Gaza ingin yang terbaik untuknya. Jika Gaza memintanya untuk tidak lagi menjadi tunangan yang merepotkan, itu semata-mata agar Senja tidak lagi dipandang sebelah mata oleh orang-orang.

Memikirkan sisi baik dari ucapan ketus Gaza, Senja berusaha tersenyum. Ia putar tubuhnya, ditatapnya dalam-dalam Gaza yang saat ini telah berbaring nyaman di atas ranjang.

"Senja akan selalu ingat pesan Mas. Makasih atas bukunya. Senja janji akan berusaha menjadi lebih baik lagi. Senja pamit."

Pintu kamar Gaza tertutup, Senja telah pergi.

"Maaf, Senja. Mas ingin kamu menjadi kuat. Kata-kata Mas memang menyakitkan, tapi itu lebih baik daripada kamu mendengarnya dari orang lain. Mas nggak sanggup," gumam Gaza.
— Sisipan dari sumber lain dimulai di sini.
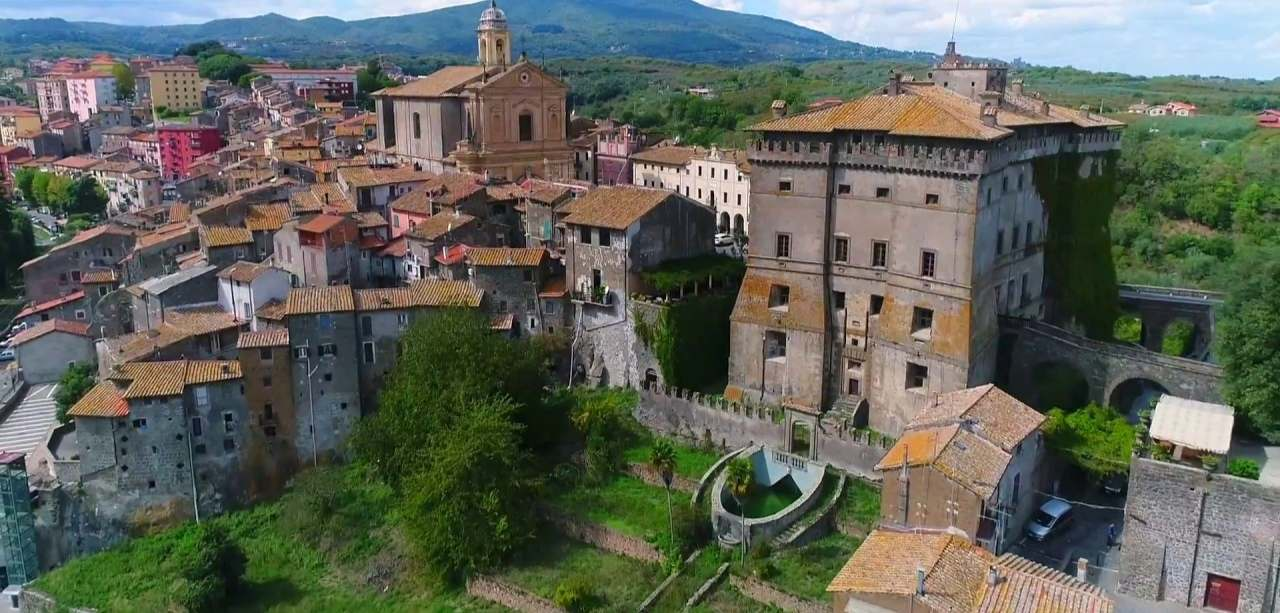 | #BELLEZZEDELLATUSCIA | Il Castello Ruspoli - VIGNANELLO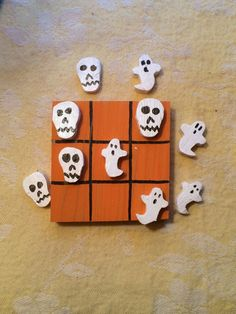 Glow in the dark Halloween tic tac toe by DustWitchCreations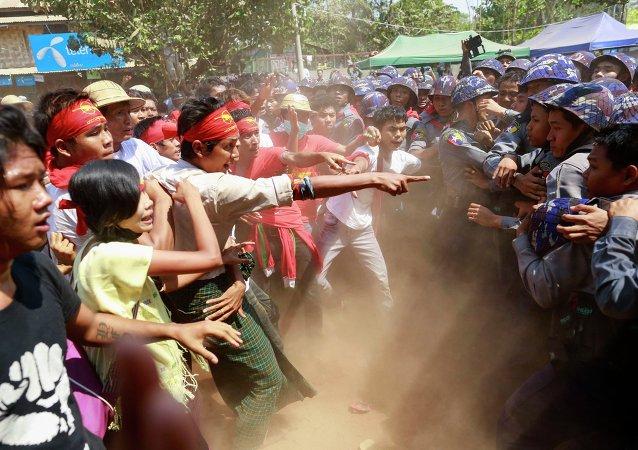 Manifestación estudiantil en la ciudad de Letpadan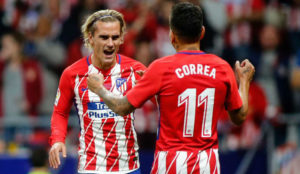 Griezmann y Correa celebran el gol ante el M�laga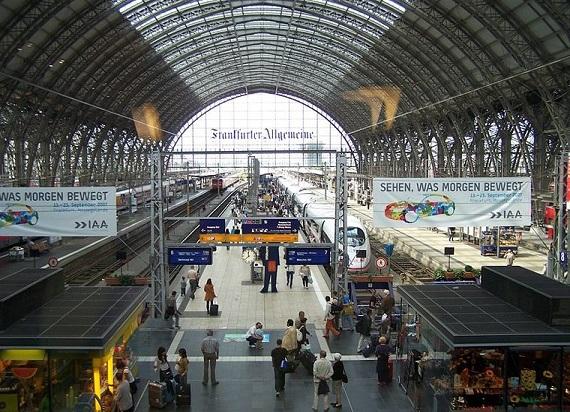 Niemcy: Erytrejczyk wepchnął kobietę z dzieckiem pod pociąg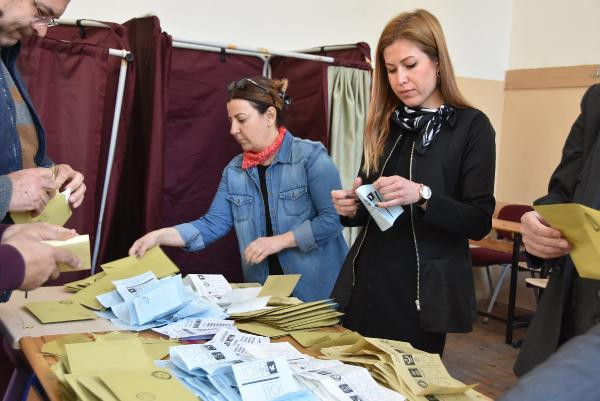 İzmir'de AK Parti en yüksek oyu Bayındır'da, CHP Narlıdere'de aldı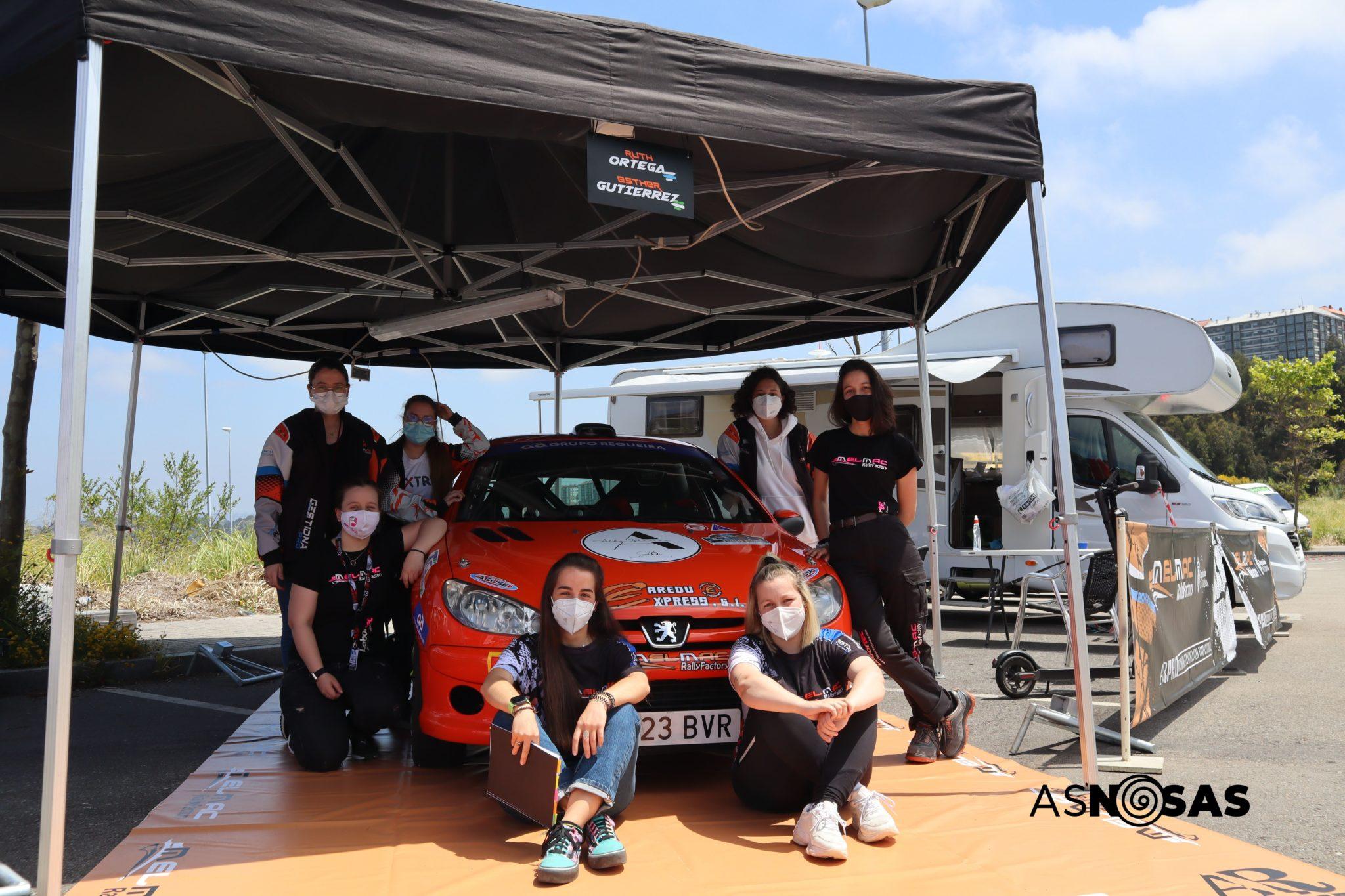O equipo do Melmac Rally Factory antes do 25 Rallye A Coruña / CARMEN G. MARIÑAS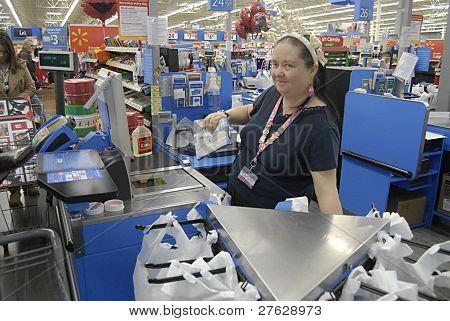 Usa_clarkston_walmart Shopper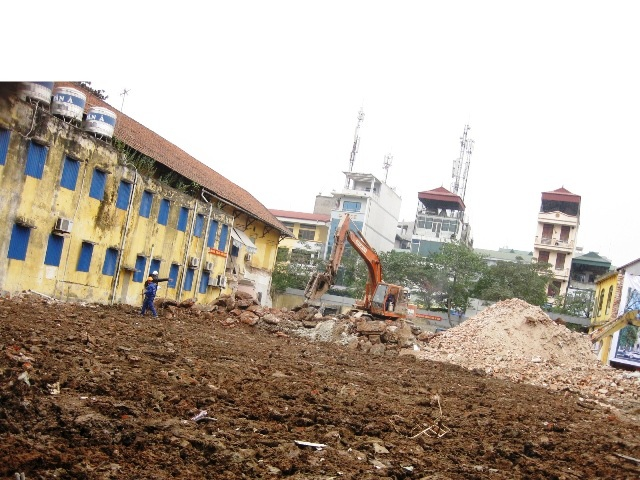 Hình ảnh Tu viện kín Camêlô – 72 Nguyễn Thái Học đang bị phá dỡ  002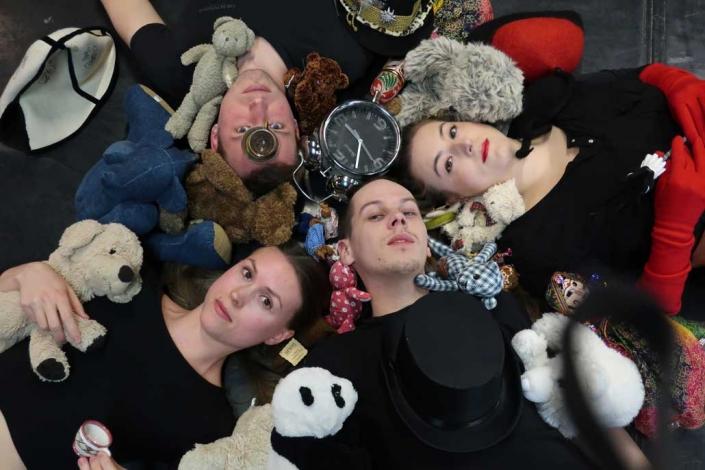 Alice im Wunderland IFANT Theaterpaedadogik Ausbildung 06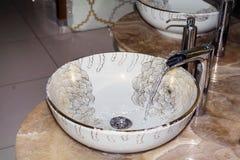 Fregadero interior del cuarto de baño con diseño moderno Fotografía de archivo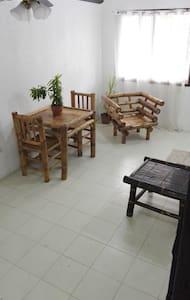 Johnnil's Tourist Inn - Appartamento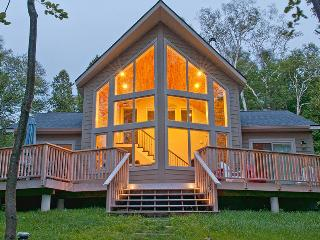 Red Bay Retreat cottage (#759) - Ontario vacation rentals
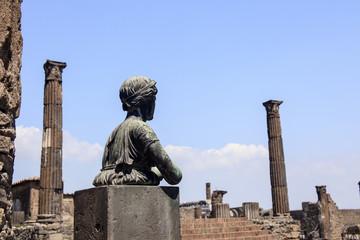 Statue der Diana mit Blick auf den Apollo-Tempel im Pompeji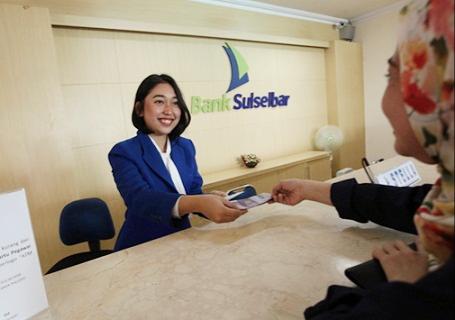 Nasabah Keluhkan Layanan Bank Sulselbar Mamuju
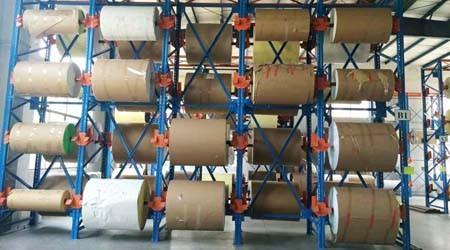 卷料存储使用哪种广州仓库重型货架?【易达货架】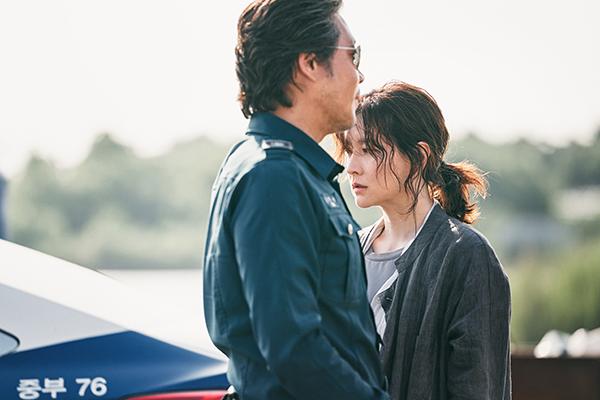 映画『ブリング・ミー・ホーム 尋ね人』イ・ヨンエ/ユ・ジェミョン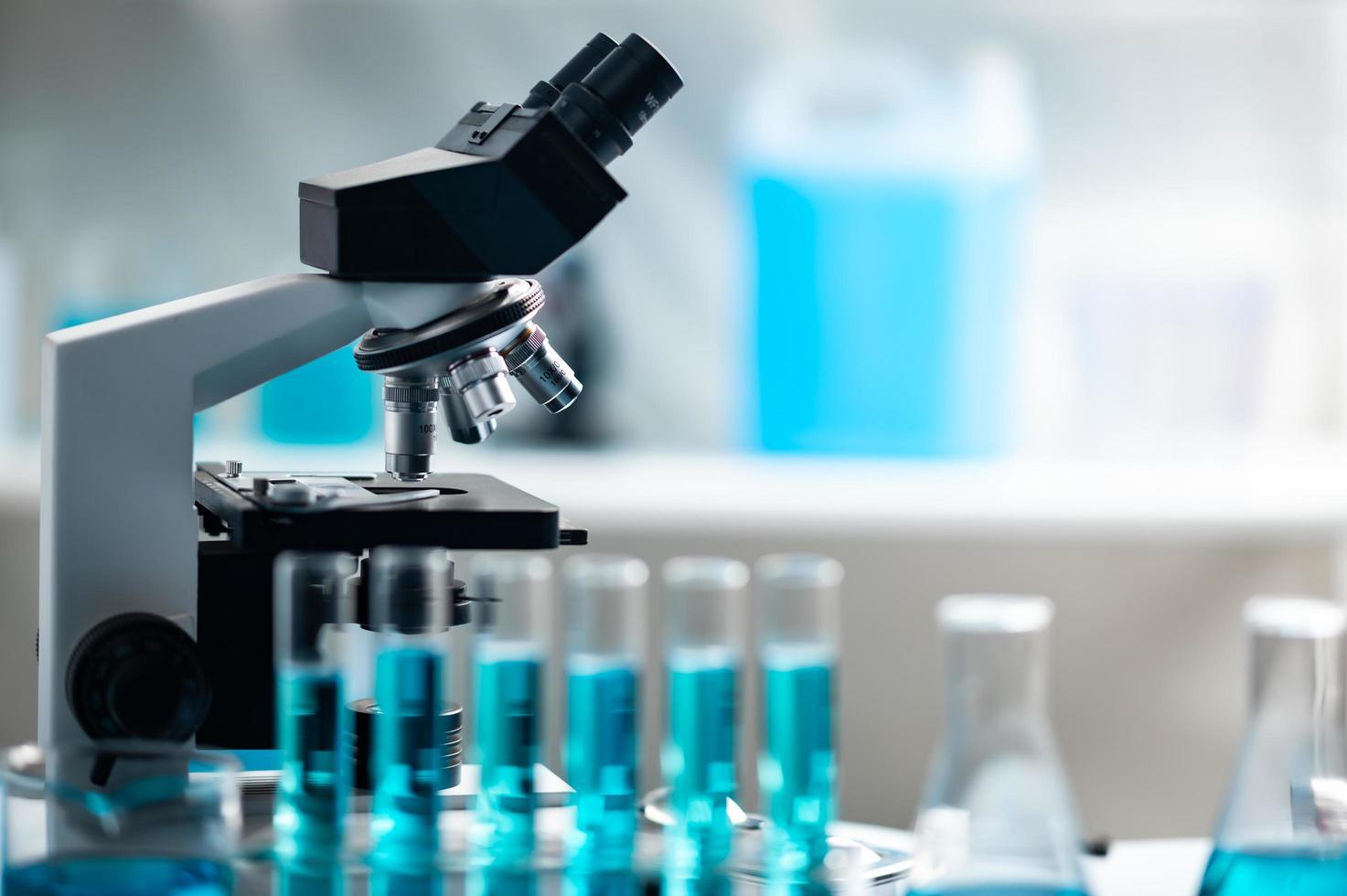 microscope dans un laboratoire photo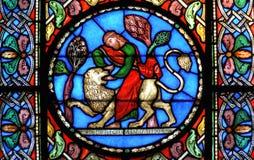 Målat glassfönster Samson som dräpar lejonet Royaltyfria Bilder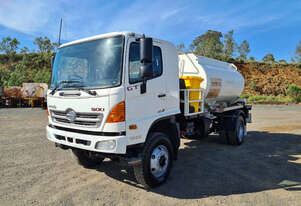 Hino GT 1322-500 Series Fuel/Lube Tanker Truck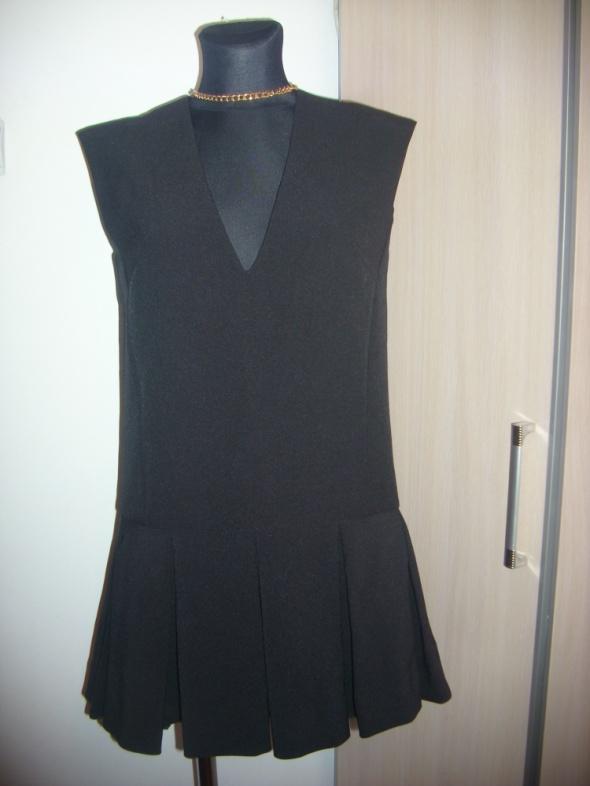 śliczna czarna sukienka XS na S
Selama ini, Gaza selalu mendengar suara-suara sumbang tentang tunangan sekaligus adik sepupunya itu. Banyak teman-teman Senja yang diam-diam membicarakan Senja, mereka menertawakan kekurangan gadis manis itu.

Senja yang lemot.

Senja yang bodoh.

Senja yang kudet.

Senja yang kuper.

Senja yang selalu mendapatkan nilai mengenaskan di mata pelajaran Matematika, Fisika, dan Kimia.

Suara-suara penuh hinaan itu seakan menampar keras wajah Gaza. Hatinya sakit sekali, ia tidak sanggup membayangkan jika Senja mendengar hal itu. Gadis itu pasti akan syok dan down. Dan itu tidak baik untuk kesehatan jantung Senja.

Gaza terlalu mencintai Senja hingga ia takut melihat gadis kesayangannya itu terluka. Gaza rela melakukan apa pun demi membuat Senja bahagia, tidak peduli jika itu membuatnya terlihat jahat di hadapan Senja.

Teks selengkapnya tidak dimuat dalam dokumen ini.